On the WWW there are no commitments on persistency or classification of content whatsoever. This makes it very easy to make information public but makes it harder to make sure that the information will be found by the targeted audience or that it can be found again. This commitment-less philosophy has probably been of profound importance to make the WWW grow quickly but makes it very difficult to build services that use the information presented on the WWW.
Usually, a library will also have a scope of interest, i.e. it maintains a collection of items for a particular purpose. The reason for this need not primarily be to reduce costs. Maintaining a collection and making it searchable means that one has to maintain some dictionary or more elaborate structure, e.g. some topic hierarchy. The larger this structure gets, the harder will it be to keep it consistent and to make sure the maintainers use it consistently (e.g. how do we decide what keywords appropriately describe a document).
If we see the library as collection of items for a particular purpose (e.g. a department's books collection or even a broader scope, such as "contemporary swedish literature") one can talk about the relevance of adding an item to the collection of a certain library. This means that one can also talk about the collection as being more or less complete with regard to the topic and the indexing as being more or less sufficient for that library's purpose. Basically, this is how libraries already tend to be organized; different libraries have different fields of expertise but they can search the collections of other libraries. There are often efforts to merge the collections of the libraries but this work is done in parallel to expansion and evolution of the local collections of the libraries, i.e. one does not want to sacrifice the usefulness of the current collection to the utopian goal of one, single all-encompassing collection.

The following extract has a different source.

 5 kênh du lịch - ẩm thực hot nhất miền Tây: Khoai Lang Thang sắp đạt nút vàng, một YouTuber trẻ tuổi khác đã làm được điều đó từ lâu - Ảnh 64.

Seachable structures encompassing the entire WWW (yahoo etc.) will be incomplete, outdated and often inconsistent because of the sheer size of the subject they try to cover. (If the WWW, as a whole, is seen as a library then that scope is really very wide...). It is also difficult to assess the quality (w.r.t. accuracy of classification and "updatedness") of such broad collections. Within interest-communities, smaller, topic-centered collections of resources are often maintained. This can be seen as a a parallel to topic centred libraries, although without any of the commitments usually associated with a library. Collections are usually maintained also by individual users (e.g. bookmarks-lists and home pages) so there is really no lower bound to what could be seen as a collection.

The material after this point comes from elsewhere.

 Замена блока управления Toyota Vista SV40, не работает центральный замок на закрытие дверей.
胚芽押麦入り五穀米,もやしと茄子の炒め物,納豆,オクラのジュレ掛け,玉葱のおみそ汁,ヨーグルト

Is it possible to merge the two concepts, the openness of the Internet and stability of the library, to gain advantages from both of them? Can we combine a library's characteristics of persistency and search ability of its collection with the WWW-idea that anyone can contribute information? Our approach is to provide personal libraries to community of users, all maintaining information relevant to themselves, individually or in coalitions. By exchanging information between the libraries more information than was registered in the personal library will be available to the individual user. We call this combined search space a Virtual Community Library (VCL).
By requiring that the information is relevant to the individual users we address the problem that users will rarely bother to register information they, themselves, have no interest in. Classification of information by end-users usually introduces the problem of having non-librarians doing classification according to the best of their own knowledge. This makes it harder to develop use-conventions in classifications (e.g. to mark an item with a keyword that is not even mentioned in the text, but still is relevant). We will still need librarians that classify larger collections to get homogeneous use-conventions. Such professionally maintained collections can too be seen as personal libraries (neither they can claim to "complete" or reflect more than a the classifiers opinions), but might be used more frequently by others than a library representing only one individual (and, in that sense, be more influential).
The VCL can be seen as a community of agents in the sense of the participants all being, basically, self-interested and having incomplete knowledge. We want the agents to be able to make use of other agents work or, (at least) know when work can be shared. The agents might be committed to things such as maintaining collections of information or informing others of changes in their knowledge bases but would typically not allow manipulation of their own knowledge by others.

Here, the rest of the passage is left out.